Cependant, Totev a souligné que cette proposition était irréaliste et conduirait à une incertitude considérable dans le secteur. « Dans l’Union européenne, le jeu est régulé de telle manière que chaque État membre détermine les règles du secteur de manière indépendante, dans le cadre de sa législation nationale et en conformité avec les principes généraux de l’UE », a-t-il expliqué.

Il a ajouté qu’une taxe commune pour tous les opérateurs en ligne signifierait un changement dans la logique actuelle du cadre européen. « Si une telle mesure apparaît, de nombreuses questions surgiront : qui la perçoit, comment est-elle répartie entre les pays, comment la taille de chaque marché est-elle prise en compte, comment évite-t-on une charge supplémentaire pour les opérateurs licenciés, et comment traiter le marché en ligne illégal? »

Un changement de cette ampleur créerait une perturbation non seulement en Europe, mais aussi à l’échelle mondiale. Les marchés sont déjà connectés globalement et un seul opérateur ou fournisseur de technologie opère souvent dans plusieurs juridictions. Sans cadre légal et pratique clair, l’introduction d’une taxe commune pourrait avoir des conséquences bien au-delà du segment en ligne lui-même. Notre position, dit-il, est que la conversation européenne est importante, mais elle doit tenir compte des régimes nationaux et de la réalité des marchés individuels.

Totev a averti que toute mesure augmentant la charge des opérateurs licenciés sans limiter le marché illégal ne résoudrait pas le problème sous-jacent. En regardant vers l’avenir, il a souligné que le combat essentiel pour la région des Balkans était contre le marché noir, suite à la formation de la Fédération des Jeux des Balkans (BGF).

Selon Totev, une collaboration plus étroite entre les nations pourrait être la clé, décrivant cela comme l’une des « principales tâches de la BGF ». Il a déclaré que la BGF travaillerait pour un échange d’informations plus rapide entre les associations, des initiatives communes contre le marché illégal et de meilleures relations avec les institutions dans chaque pays.

Les opérateurs légaux sont des partenaires naturels dans ce processus. Tout opérateur qui a une licence, paie ses taxes et respecte les règles a intérêt à ce que les sites illégaux soient identifiés et signalés. Cela protège non seulement les affaires, mais aussi les intérêts des consommateurs et de l’État, a-t-il affirmé.

Il a cité l’exemple de la Croatie pour souligner l’importance d’une plateforme de détection pour les opérateurs illégaux, ajoutant que la détection efficace est cruciale dans la lutte contre la croissance du marché noir. Cependant, d’autres experts affirment que l’harmonisation pourrait renforcer la cohésion européenne et permettre une approche plus unifiée face aux défis transfrontaliers.

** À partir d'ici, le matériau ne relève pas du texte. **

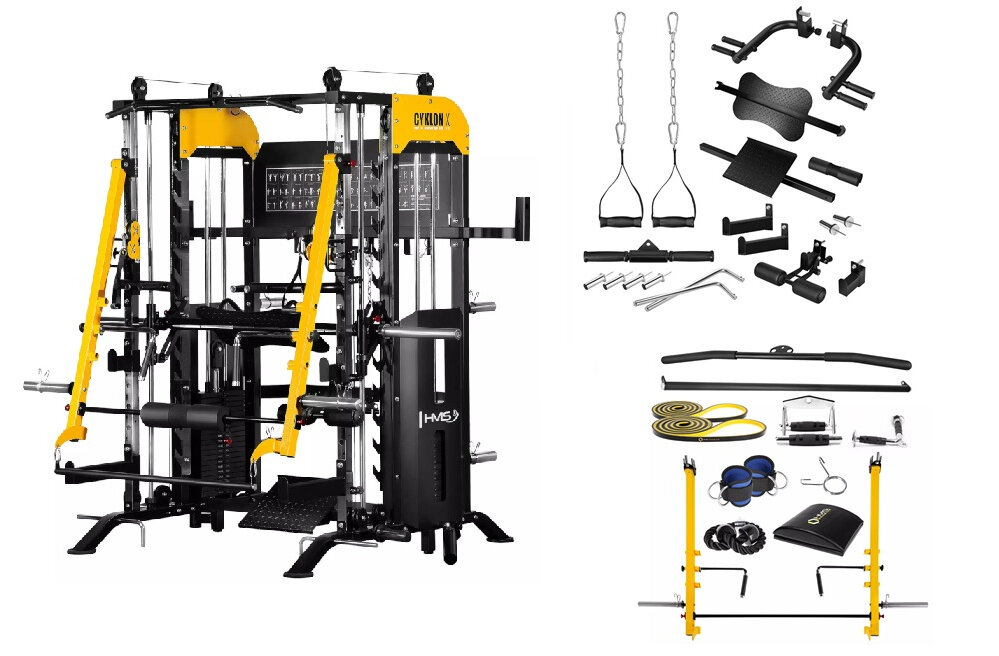 Suwnica HMS Cyklon X zestaw na białym tle w zestawie suwnica wyciąg górny i dolny drążek do podciągania poręcz do dipów jammer arms płyta do wypychania na nogi dwa magnetyczne bolce na dodatkowe obciążenia do stosu cztery bolce do przechowywania obciążeń komplet zacisków antypoślizgowa blokada na stopy uchwyty standardowe uchwyt krótki prosty uchwyt do wyciągu górnego uchwyt na sztangę landmine sznur uchwyt trójkątny uchwyt podwójny łańcuchy i uchwyt do przechowywania gryfu osłona na gryf gumy oporowe opaski treningowe na kostki składana mata tablica z ćwiczeniami dokumentacja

Certains partisans de l’harmonisation soutiennent que cela créerait un environnement plus prévisible pour les opérateurs et pourrait accroître l’attractivité de l’Europe en tant que marché unique pour les investissements. Pourtant, cette vision doit être équilibrée avec les réalités des différences économiques et culturelles entre les États membres, rendant la tâche complexe et délicate.

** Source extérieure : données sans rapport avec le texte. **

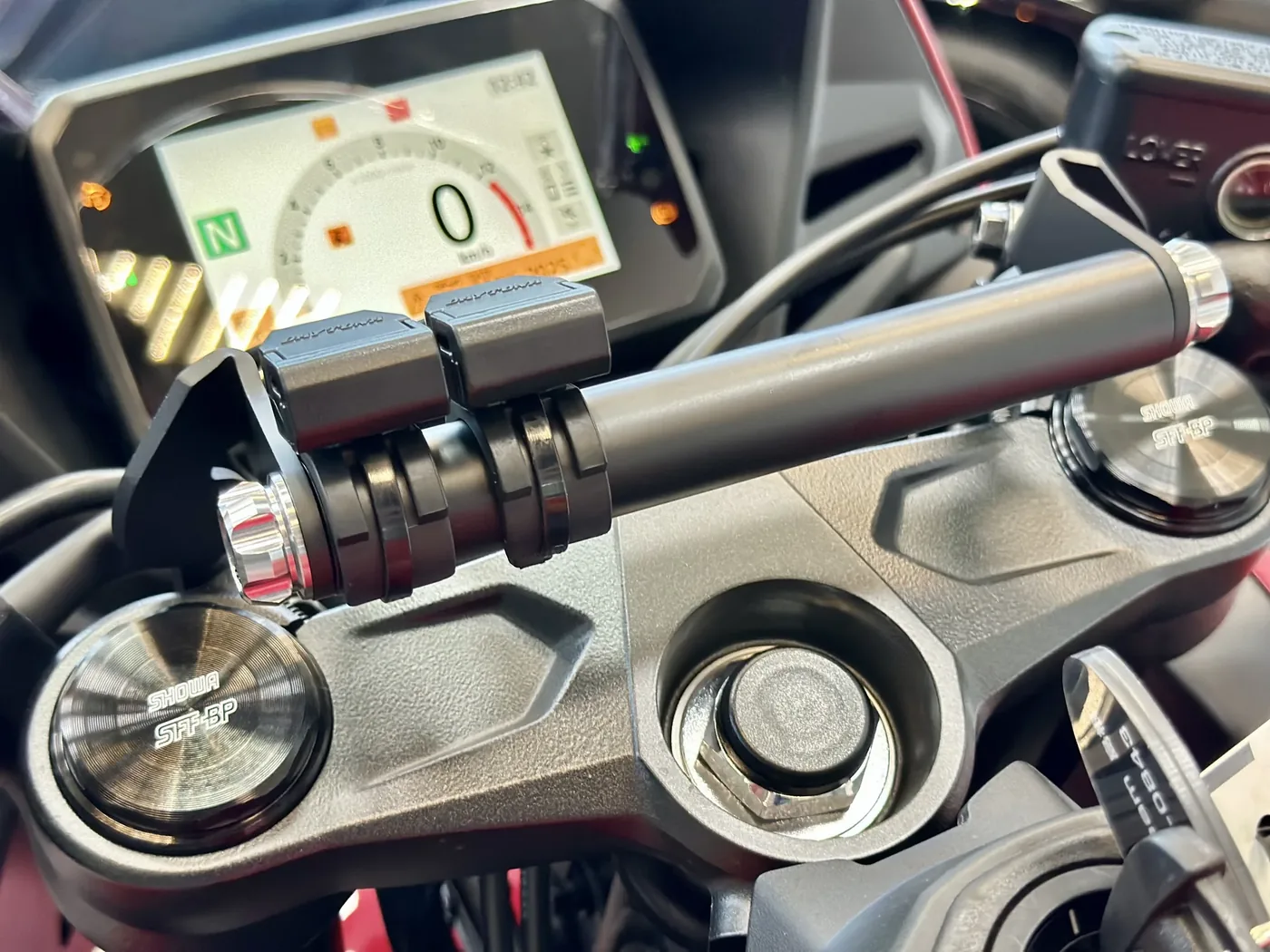 Honda CBR650R — фото 10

En conclusion, bien que l’idée d’une harmonisation fiscale sur le jeu en Europe puisse sembler séduisante sur le papier, elle doit être abordée avec prudence et un profond respect des spécificités nationales. Les discussions doivent se poursuivre, avec toutes les parties prenantes, pour trouver un équilibre entre harmonisation et autonomie nationale, tout en garantissant la stabilité et la compétitivité du marché.